13. Engage CPA or Accountant and Determine Deadlines for Filing Tax Returns

Hiring a CPA or accountant can help you manage the financial aspects of the estate, particularly regarding tax matters.

Work with the CPA to determine deadlines for filing the decedent’s final income tax return, the estate’s income tax return, and any necessary estate tax returns.

Proper tax management is essential to avoid penalties and ensure compliance with tax laws.

14. Contact Decedent’s Financial Advisor

If the decedent had a financial advisor, it's beneficial to contact them for assistance.

The financial advisor can provide valuable information about the decedent’s investments, retirement accounts, and other financial matters.

Their insights can help you make informed decisions regarding the management and liquidation of assets.

15. Order a Minimum of 10 Death Certificates

Obtaining multiple copies of the death certificate is necessary for handling various aspects of the probate process.

Death certificates are required for closing bank accounts, transferring assets, claiming life insurance, and addressing other administrative tasks.

Typically, these can be ordered through the funeral home or the local health department.

16. Calendar Important Dates for Tax Filings

Keeping track of important tax filing deadlines is crucial.

Create a calendar to note the due dates for the decedent’s final 1040 tax return, the estate’s income tax return, and, if applicable, the Form 706 estate tax return.

Timely filing of these returns is essential to avoid penalties and interest.

17. Buy a Notebook to Track Time and Work on Behalf of the Estate

Keeping a detailed log of your time and the tasks you perform on behalf of the estate is important.
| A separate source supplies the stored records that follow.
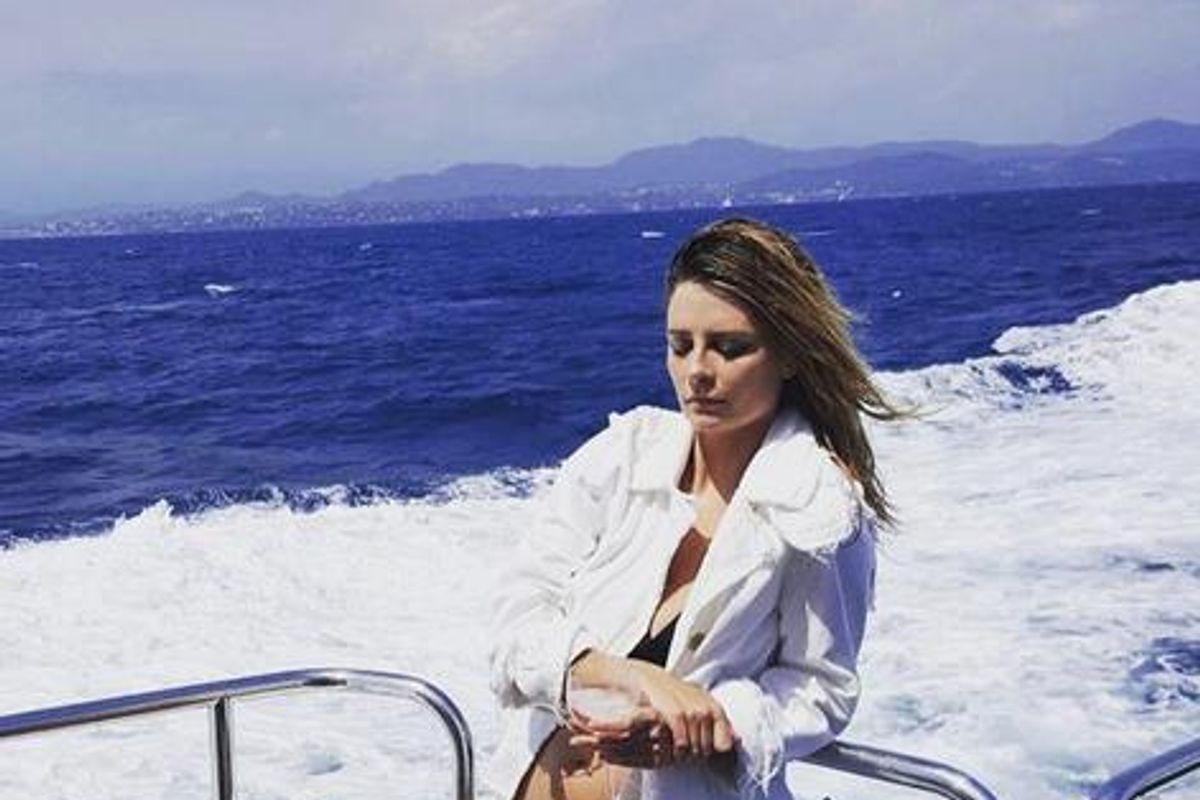 Mischa Barton Posts Cosmically Tone Deaf Instagram Post About Alton Sterling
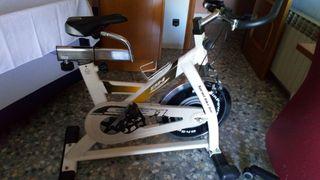 bicicleta indoor con estructura reforzada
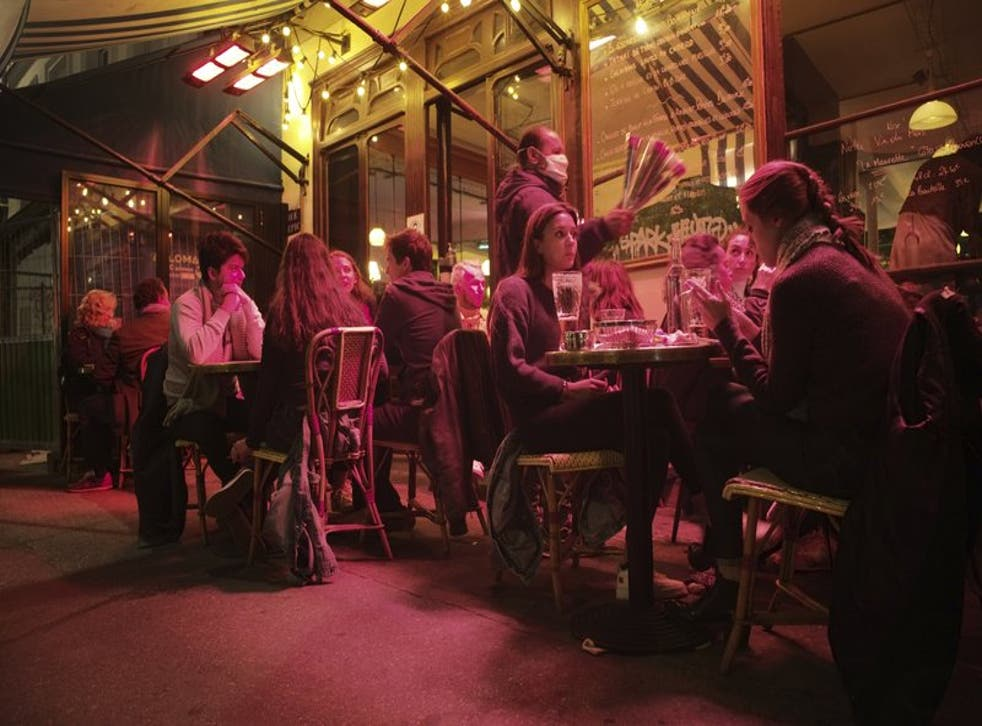En imagen de archivo del 26 de septiembre de 2020, comensales llenan una terraza de una cafetería en París. (Foto/Lewis Joly, archivo)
This log can help justify your compensation as a personal representative and provide a record of your efforts for beneficiaries who may not fully understand the extent of your duties.

18. Complete Master Information List

Create a comprehensive inventory of all the decedent’s assets, including how they are titled and any beneficiary designations.
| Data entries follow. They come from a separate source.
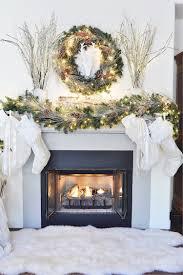 Amazing christmas fireplace mantel decoration ideas Apartmanidolores Mantle Decorations Beautiful Fireplace Mantels Decorated For Christmas Amazing 20 Best Decoist Mantle Decorations Beautiful Fireplace Mantels Decorated For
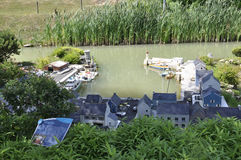 Elancourt F, 16 Juli: Haven Breton in de Miniatuurreproductie van Monumentenpark van Frankrijk Royalty-vrije Stock Foto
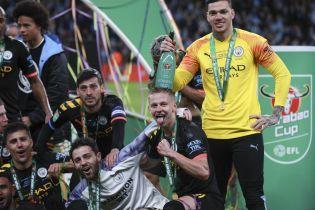 Зинченко насквозь облили шампанским на праздновании победы в Кубке Лиги. Видео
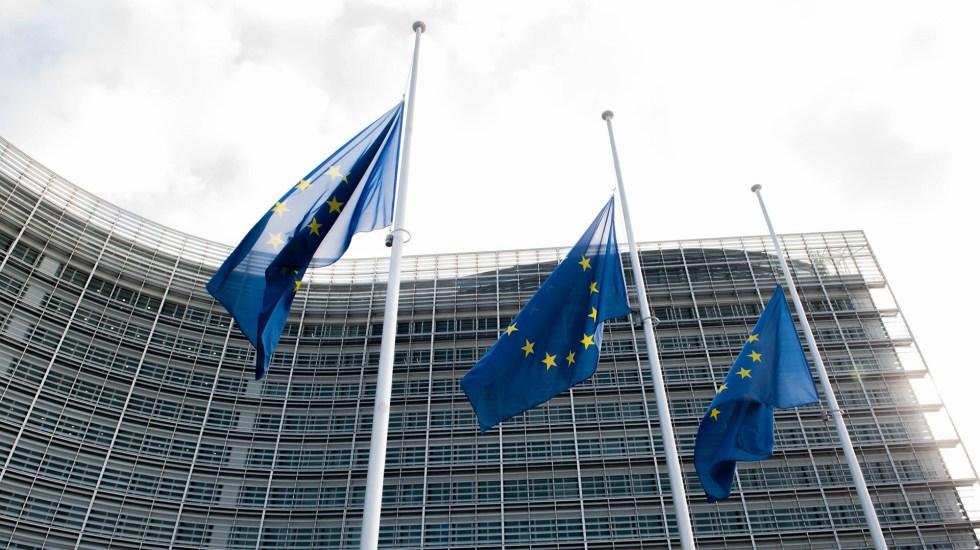 España renueva ante los cancilleres latinoamericanos que será su voz en la UE - Banderas de la Unión Europea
This list should include bank accounts, investment accounts, real estate, vehicles, personal property, and digital assets.

A master information list helps ensure that no assets are overlooked and that all are properly managed and distributed.
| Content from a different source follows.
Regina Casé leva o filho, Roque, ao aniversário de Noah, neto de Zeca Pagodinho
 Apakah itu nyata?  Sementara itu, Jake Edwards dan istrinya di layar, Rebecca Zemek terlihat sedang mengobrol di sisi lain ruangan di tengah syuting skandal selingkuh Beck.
19. Set Up Accounting Program

Although a detailed Excel spreadsheet could work, using accounting software such as Quicken or QuickBooks can greatly assist in managing the estate’s finances. 

These programs help track income, expenses, and distributions, making it easier to prepare accurate accounting for the court and beneficiaries. 

If you're not proficient with accounting software, consider hiring a bookkeeper or accountant.

20. Deposit Will with the Clerk of Court

Florida law requires that the original Will be filed with the Clerk of Court within 10 days of the decedent’s death. 

Filing the will promptly is important for beginning the probate process and ensuring that the court recognizes the document.

21. Advise Post Office to Forward Mail

Notify the post office to forward the decedent’s mail to your address. 

This helps ensure that you receive all important correspondence related to the estate, including bills, financial statements, and notices from creditors.

22. Cancel Utilities and Subscriptions

Identify and cancel any unnecessary utilities and subscriptions to minimize ongoing expenses.

This may include cable, internet, magazine subscriptions, and other services that the decedent no longer needs.

23. Contact Homeowner's Insurance and Keep It Current

Ensure that the homeowner’s insurance policy on any real estate remains current to protect the property from potential loss.

If the home is vacant, it's very important to let the insurance company know of that. 

There is a different type of coverage that covers vacant properties.

24. Contact Homeowner Association and Keep Payments Current

If the decedent owned property in a community with a homeowner's association (HOA), notify the HOA of the death and ensure that all dues and assessments are paid to avoid penalties or liens on the property.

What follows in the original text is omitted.